Personalized, proficiency-based PBL or bust
During a faculty meeting in late December of 2016, educators and staff talked about the need to provide personalized learning options for students at their small, rural Vermont school. They wanted do so in a way that honored the students’ need for passion-based, independent projects, as well as the desire of the faculty and staff to provide structured supports.
But what could that look like in action?
John Craig, Hazen’s Associate Principal (pictured above) describes this opportunity this way:
“At the end of May, our Middle Level will be engaging in a J-Term. Modeled off of the work from Lyndon Institute and many other schools throughout Vermont, our teachers are working to create authentic, hands-on, applied learning seminars. Based off the interests, strengths, and passions of our students, seminars offered will be led by staff and community members to provide opportunities for meaningful learning experiences that are different from what already exists in our school’s curriculum offerings.”
And Hazen 8th grader Abby tells us how this kind of learning is different… and exciting.
How this whole enterprise came about (and how you might replicate it in your context):
How to build a J-Term
The Lyndon Institute defines J-Term as a bounded period of time, a few weeks usually, where students immerse themselves in an intense period of studying subjects of their own choosing. This can look like an internship, or in Hazen’s case, a seminar where students focus deeply on a subject that interests them.
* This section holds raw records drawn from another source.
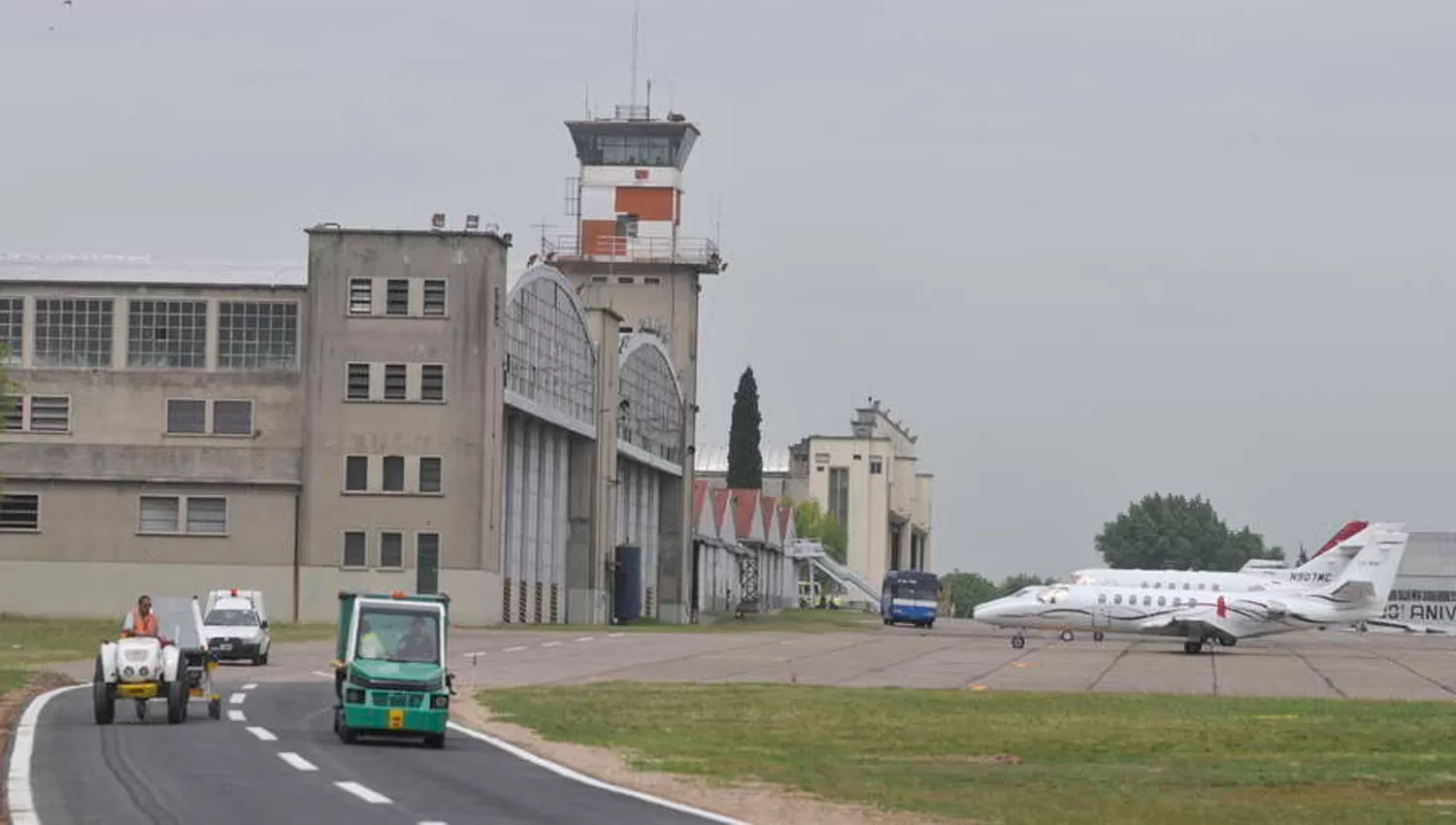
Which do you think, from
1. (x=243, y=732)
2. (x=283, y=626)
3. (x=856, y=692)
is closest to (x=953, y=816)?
(x=243, y=732)

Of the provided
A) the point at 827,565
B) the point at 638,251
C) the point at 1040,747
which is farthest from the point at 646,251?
the point at 1040,747

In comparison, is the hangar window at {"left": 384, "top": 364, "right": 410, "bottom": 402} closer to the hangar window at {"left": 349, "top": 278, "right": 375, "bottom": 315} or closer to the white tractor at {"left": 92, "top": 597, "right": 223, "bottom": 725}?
the hangar window at {"left": 349, "top": 278, "right": 375, "bottom": 315}

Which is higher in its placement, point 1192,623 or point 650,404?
point 650,404

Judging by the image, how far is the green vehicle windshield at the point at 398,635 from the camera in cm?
3241

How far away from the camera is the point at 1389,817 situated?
2544cm

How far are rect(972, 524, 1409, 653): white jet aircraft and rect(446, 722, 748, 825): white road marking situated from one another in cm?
5210

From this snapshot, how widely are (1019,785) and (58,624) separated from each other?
6061cm

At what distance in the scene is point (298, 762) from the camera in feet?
93.7

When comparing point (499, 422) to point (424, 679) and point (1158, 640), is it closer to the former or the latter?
point (1158, 640)

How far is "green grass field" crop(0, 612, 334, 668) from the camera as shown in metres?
62.2

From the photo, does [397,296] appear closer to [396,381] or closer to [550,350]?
[396,381]

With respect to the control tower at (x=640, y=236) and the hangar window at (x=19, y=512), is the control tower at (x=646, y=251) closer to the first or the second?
the control tower at (x=640, y=236)

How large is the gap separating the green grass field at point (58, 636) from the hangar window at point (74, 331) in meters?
9.94

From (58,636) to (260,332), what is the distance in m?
18.9
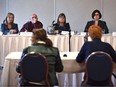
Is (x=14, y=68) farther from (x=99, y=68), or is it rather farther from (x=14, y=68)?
(x=99, y=68)

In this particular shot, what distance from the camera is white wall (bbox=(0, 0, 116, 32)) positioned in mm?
7871

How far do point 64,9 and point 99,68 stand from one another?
5.05m

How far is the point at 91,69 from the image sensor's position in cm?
304

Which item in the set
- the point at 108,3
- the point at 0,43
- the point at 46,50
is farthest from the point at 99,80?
the point at 108,3

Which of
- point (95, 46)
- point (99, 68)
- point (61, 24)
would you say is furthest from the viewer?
point (61, 24)

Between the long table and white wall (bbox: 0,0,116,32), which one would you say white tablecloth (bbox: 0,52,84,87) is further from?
white wall (bbox: 0,0,116,32)

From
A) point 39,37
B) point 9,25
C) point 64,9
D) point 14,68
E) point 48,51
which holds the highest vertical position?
point 64,9

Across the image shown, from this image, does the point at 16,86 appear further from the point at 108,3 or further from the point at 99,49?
the point at 108,3

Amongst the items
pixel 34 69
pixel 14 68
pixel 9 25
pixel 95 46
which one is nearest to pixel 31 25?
pixel 9 25

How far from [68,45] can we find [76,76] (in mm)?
1422

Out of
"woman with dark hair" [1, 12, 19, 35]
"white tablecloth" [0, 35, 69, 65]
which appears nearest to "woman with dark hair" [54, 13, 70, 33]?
"white tablecloth" [0, 35, 69, 65]

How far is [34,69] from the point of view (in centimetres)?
292

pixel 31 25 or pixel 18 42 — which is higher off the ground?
pixel 31 25

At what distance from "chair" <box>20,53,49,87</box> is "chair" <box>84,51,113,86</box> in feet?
1.65
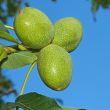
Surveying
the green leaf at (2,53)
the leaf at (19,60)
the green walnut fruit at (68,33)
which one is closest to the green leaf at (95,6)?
the green walnut fruit at (68,33)

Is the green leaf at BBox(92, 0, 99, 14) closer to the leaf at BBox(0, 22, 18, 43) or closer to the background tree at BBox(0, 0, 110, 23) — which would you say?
the background tree at BBox(0, 0, 110, 23)

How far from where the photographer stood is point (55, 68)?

The faculty assembled a survey for students, offering them a choice of topics for the seminars. They built seminars around this student feedback. The offered seminars included art, automotive repair, CPR, soap-making and life-guarding. Students also had the option of suggesting their own personal seminar topic.
And while students did project work in each of their seminars, the faculty required them to commit to a so-called Deep Dive, a self-selected project that honored depth over breadth. This allowed each student to branch out into a topic of interest to him or her based off of one of the seminars. Students devoted an hour each day to these Deep Dive projects, and faculty assessed the Deep Dive via selected learning targets.
Transferable skills drive the train
Teachers thought about what it takes for a learner to be self-directed and curious. They thought about what it takes to be skilled at answering questions and solving problems. They clearly articulated these targets and built out scales for each. In this way, everyone involved understood the goals and could set their sights on proficiencies. And because of this, everyone attending the Exhibition night had the opportunity to provide feedback on these important targets.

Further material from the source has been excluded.